Whereupon M. le duc yielded. He kissed and thanked his daughter and seemed even relieved at the prospect of her company. The barouche was ordered for eleven o’clock, and a quarter of an hour before that time Lord Tony had his young wife in his arms, bidding her a sad farewell.

“I hate your going from me, sweetheart,” he said as he kissed her eyes, her hair, her lips. “I cannot bear you out of my sight even for an hour⁠ ⁠… let alone a couple of days.”

“Yet I must go, dear heart,” she retorted, looking up with that sweet, grave smile of hers into his eager young face. “I could not let him travel alone⁠ ⁠… could I?”

“No, no,” he assented somewhat dubiously, “but remember, dear heart, that you are infinitely precious and that I shall scarce live for sheer anxiety until I have you here, safe, once more in my arms.”

“I’ll send you a courier this evening,” she rejoined, as she extricated herself gently from his embrace, “and if I can come back tomorrow⁠ ⁠…”

“I’ll ride over to Bath in any case in the morning so that I may escort you back if you really can come.”

“I will come if I am reassured about father. Oh, my dear lord,” she added with a wistful little sigh, “I knew yesterday morning that I was too happy, and that something would happen to mar the perfect felicity of these last few days.”

“You are not seriously anxious about M. le duc’s health, dear heart?”

“No, not seriously anxious. Farewell, milor. It is au revoir⁠ ⁠… a few hours and we’ll resume our dream.”

V

There was nothing in all that to arouse my lord Tony’s suspicions. All day he was miserable and forlorn because Yvonne was not there⁠—but he was not suspicious.

Fate had a blow in store for him, from which he was destined never wholly to recover, but she gave him no warning, no premonition. He spent the day in making up arrears of correspondence, for he had a large private fortune to administer⁠—trust funds on behalf of brothers and sisters who were minors⁠—and he always did it conscientiously and to the best of his ability. The last few days he had lived in a dream and there was an accumulation of business to go through. In the evening he expected the promised courier, who did not arrive: but his was not the sort of disposition that would fret and fume because of a contretemps which might be attributable to the weather⁠—it had rained heavily since afternoon⁠—or to sundry trifling causes which he at Combwich, ten or a dozen miles from Bath, could not estimate. He had no suspicions even then. How could he have? How could he guess? Nevertheless when he ultimately went to bed, it was with the firm resolve that he would in any case go over to Bath in the morning and remain there until Yvonne was able to come back with him.

Combwich without her was anyhow unendurable.

VI

He started for Bath at nine o’clock in the morning.
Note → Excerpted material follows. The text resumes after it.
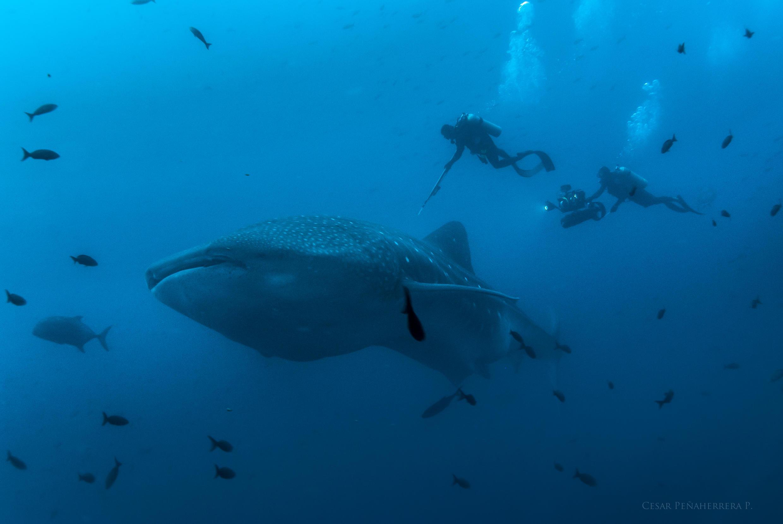 Se calcula que un tiburón ballena puede llegar a vivir hasta 100 años aunque se conoce muy poco sobre esta especie en peligro de extinción.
It was still raining hard. It had rained all night and the roads were very muddy. He started out without a groom. A little after half-past ten, he drew rein outside his house in Chandos Buildings, and having changed his clothes he started to walk to Laura Place. The rain had momentarily left off, and a pale wintry sun peeped out through rolling banks of grey clouds. He went round by way of Saw Close and the Upper Borough Walls, as he wanted to avoid the fashionable throng that crowded the neighbourhood of the Pump Room and the Baths. His intention was to seek out the Blakeneys at their residence in the Circus after he had seen Yvonne and obtained news of M. le duc.

He had no suspicions. Why should he have?

The Abbey clock struck a quarter-past eleven when finally he knocked at the house in Laura Place. Long afterwards he remembered how just at that moment a dense grey mist descended into the valley. He had not noticed it before, now he saw that it had enveloped this part of the city so that he could not even see clearly across the Place.

A woman came to open the door. Lord Tony then thought this strange considering how particular M. le duc always was about everything pertaining to the management of his household: “The house of a poor exile,” he was wont to say, “but nevertheless that of a gentleman.”

“Can I go straight up?” he asked the woman, who he thought was standing ostentatiously in the hall as if to bar his way. “I desire to see M. le duc.”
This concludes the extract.